PASSAGE PROVIDED:
* BEGIN *

The Upgrading of Bulgaria's Sovereign Rating: The First Step in Distinguishing the Country from the Problems of the Region
By Georgi Angelov*
On July 22, 2011 Moody's upgraded the credit rating of Bulgaria from Baa3 to Baa2 with stable outlook. This development was to a great extend expected (though not guaranteed) after Moody's report from May earlier this year. This is the first increase of the credit rating of Bulgaria in the last 5 years and the level achieved is now the highest since Moody's started grading the country.
The First Step in Setting Itself Apart from the Problematic Countries
The increase of the sovereign rating by Moody's is the first step for Bulgaria in distinguishing itself from the problematic countries in the region. While the rating of Greece was dramatically downgraded during recent months, Bulgaria's rating went into the opposite direction – upgrade. The rating of Romania (an IMF client too) was not increased and now is lower than that of Bulgaria, which is also a step in distinguishing the two countries.
In fact, Bulgaria currently has the highest grade on the Balkan Peninsula, including those of Greece, Romania, Turkey, Serbia, Montenegro, Albania and Bosnia and Herzegovina. What is more, Bulgaria has higher rating than the problematic Eurozone and EU members as Portugal, Greece, Ireland, Latvia and Hungary, which was not the case just a few months ago.
This is the beginning of a process of distinguishing Bulgaria, which – if brought successfully to an end through sound economic policy – may result in increasing the investment trust in the country, despite the problems of the other countries in the region. As Estonia managed to set itself apart from the troubles in the other Baltic countries and achieve fast recovery of investments and economy, Bulgaria has the chance to accomplish such development in the same manner. But these goals demand furthering the efforts in eliminating the budget deficit in a shorter timeframe and a more reformist economic policy.
At Least One Lost Year
Already in the beginning of 2010 Moody's announced that it might upgrade the credit rating of Bulgaria due to its promise to maintain balanced budget policy. However, Moody's did not realize its intention – because of the revision of the 2010 budget and the big increase in the budget deficit of the country.
Unfortunately, in the beginning of 2010 in Bulgaria it became increasing popular to sustain the notion that budget deficits help in dealing with the crisis (Bulgaria's trade unions were especially active in endorsing these wrong beliefs, which were expedient for the government at that moment too).
If the government had not allowed such budget deficit levels in 2010 and had kept its promise for a balanced budget, the recovery of the economy would have begun in 2010 and would have increased at faster rates. The credit rating would have been upgraded already a year ago and the foreign investments would not have been decreasing for so long.

* END *

WRITTEN PROBLEM 1: Count the lines of the entries that contain the string "with", and give only the number.

MATERIAL FOR THE TASK:
* BEGIN *

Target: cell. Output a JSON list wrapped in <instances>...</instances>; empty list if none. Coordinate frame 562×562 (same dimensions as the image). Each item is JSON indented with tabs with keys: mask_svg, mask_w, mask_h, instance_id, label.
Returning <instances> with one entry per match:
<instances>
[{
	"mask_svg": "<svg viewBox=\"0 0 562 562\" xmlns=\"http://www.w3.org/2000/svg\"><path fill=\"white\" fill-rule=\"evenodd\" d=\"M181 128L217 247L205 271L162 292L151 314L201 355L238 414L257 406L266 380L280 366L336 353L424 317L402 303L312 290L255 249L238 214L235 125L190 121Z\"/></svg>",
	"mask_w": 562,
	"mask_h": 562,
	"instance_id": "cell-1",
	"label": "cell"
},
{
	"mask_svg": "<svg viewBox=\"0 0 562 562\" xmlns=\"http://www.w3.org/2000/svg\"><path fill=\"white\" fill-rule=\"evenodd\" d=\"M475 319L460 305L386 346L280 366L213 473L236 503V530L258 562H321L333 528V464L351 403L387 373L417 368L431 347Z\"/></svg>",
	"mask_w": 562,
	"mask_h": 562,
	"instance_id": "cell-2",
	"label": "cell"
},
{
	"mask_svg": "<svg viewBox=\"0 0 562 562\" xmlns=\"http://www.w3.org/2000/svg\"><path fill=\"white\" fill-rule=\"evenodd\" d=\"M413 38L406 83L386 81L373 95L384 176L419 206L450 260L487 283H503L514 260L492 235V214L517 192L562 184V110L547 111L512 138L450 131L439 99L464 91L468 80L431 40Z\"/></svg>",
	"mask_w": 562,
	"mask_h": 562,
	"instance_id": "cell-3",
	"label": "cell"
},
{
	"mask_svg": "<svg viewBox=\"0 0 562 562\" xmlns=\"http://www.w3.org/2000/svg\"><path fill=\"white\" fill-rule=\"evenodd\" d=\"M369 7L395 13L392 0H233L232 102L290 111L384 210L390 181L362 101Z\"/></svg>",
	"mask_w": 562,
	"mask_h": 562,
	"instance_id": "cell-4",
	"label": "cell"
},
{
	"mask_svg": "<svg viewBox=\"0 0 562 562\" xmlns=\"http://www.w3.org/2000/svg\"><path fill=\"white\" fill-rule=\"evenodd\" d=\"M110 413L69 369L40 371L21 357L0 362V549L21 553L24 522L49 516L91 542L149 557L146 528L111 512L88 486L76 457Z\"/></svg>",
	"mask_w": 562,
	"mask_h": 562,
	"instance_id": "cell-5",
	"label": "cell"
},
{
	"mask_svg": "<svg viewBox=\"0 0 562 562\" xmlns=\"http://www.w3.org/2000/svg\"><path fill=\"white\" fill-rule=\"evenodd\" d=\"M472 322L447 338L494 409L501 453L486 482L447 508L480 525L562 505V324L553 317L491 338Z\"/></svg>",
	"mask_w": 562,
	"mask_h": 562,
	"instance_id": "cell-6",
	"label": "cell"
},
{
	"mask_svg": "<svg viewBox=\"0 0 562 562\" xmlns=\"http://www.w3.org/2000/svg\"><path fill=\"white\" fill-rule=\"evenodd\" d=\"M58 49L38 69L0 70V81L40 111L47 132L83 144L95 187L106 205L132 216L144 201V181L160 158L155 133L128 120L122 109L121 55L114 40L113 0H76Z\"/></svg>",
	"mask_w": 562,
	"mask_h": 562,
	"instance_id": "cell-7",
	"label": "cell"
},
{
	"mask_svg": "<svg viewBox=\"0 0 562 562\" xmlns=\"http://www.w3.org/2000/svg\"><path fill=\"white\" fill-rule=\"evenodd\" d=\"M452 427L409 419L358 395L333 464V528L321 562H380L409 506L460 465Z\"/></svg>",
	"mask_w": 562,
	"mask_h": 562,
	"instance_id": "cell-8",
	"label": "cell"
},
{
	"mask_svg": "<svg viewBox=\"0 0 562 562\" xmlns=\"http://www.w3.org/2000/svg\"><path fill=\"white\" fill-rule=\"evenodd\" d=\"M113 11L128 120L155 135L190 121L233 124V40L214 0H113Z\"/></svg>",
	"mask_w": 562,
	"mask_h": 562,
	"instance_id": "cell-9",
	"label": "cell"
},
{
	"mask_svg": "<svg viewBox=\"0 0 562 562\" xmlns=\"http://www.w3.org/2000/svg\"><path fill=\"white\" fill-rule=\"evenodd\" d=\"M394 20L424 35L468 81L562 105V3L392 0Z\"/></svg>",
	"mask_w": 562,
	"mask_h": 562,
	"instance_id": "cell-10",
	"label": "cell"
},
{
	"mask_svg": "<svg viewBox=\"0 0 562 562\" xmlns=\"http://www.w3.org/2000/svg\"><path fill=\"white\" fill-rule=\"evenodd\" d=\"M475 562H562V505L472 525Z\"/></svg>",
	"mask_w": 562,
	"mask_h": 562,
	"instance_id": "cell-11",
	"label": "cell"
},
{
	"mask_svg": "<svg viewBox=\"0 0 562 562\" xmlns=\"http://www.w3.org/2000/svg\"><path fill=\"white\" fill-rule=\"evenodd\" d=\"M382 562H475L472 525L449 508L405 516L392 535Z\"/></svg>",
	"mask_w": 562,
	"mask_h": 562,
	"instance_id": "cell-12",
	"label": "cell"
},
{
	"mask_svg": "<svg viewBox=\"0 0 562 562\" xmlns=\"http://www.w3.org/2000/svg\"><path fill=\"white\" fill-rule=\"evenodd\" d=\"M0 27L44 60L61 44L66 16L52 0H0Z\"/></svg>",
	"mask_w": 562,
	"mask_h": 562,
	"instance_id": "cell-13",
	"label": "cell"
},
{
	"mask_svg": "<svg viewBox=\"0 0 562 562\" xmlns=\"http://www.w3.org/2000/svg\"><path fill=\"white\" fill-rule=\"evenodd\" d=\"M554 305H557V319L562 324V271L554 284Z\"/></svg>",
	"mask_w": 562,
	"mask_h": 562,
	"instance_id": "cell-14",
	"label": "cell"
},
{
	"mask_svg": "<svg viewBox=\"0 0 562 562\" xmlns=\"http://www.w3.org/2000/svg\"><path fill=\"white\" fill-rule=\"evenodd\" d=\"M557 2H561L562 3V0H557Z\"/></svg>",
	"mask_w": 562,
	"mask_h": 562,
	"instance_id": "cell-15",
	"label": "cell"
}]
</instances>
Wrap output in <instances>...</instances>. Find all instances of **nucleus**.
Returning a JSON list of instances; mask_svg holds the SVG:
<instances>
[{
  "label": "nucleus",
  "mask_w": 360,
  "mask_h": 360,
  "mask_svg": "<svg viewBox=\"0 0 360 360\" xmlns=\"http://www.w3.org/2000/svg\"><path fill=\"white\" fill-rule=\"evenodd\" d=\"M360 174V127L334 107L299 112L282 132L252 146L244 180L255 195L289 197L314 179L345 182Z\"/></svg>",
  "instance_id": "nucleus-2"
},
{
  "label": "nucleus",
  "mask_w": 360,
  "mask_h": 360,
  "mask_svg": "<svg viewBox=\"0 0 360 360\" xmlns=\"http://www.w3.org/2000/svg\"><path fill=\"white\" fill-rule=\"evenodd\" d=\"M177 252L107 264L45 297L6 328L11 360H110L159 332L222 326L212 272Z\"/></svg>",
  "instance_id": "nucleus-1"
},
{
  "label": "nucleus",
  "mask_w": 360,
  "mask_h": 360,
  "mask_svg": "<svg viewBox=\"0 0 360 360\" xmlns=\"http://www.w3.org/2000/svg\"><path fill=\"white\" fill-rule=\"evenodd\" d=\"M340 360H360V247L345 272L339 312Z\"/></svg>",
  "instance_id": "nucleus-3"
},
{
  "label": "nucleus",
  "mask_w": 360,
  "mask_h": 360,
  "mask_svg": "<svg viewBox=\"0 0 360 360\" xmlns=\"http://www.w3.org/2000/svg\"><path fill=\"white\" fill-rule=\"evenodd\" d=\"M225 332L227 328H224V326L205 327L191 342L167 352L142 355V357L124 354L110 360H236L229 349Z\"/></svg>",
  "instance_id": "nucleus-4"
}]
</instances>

* END *

WRITTEN PROBLEM 2: According to the commentary on Bulgaria's rating upgrade, why did Moody's not carry out the upgrade it announced at the beginning of 2010? Answer in one to three sentences.

FINAL RESULT 1: 2

FINAL RESULT 2: Moody's had signaled a possible upgrade because of Bulgaria's promise to maintain a balanced budget policy. It did not follow through because the 2010 budget was revised and the country's budget deficit increased sharply.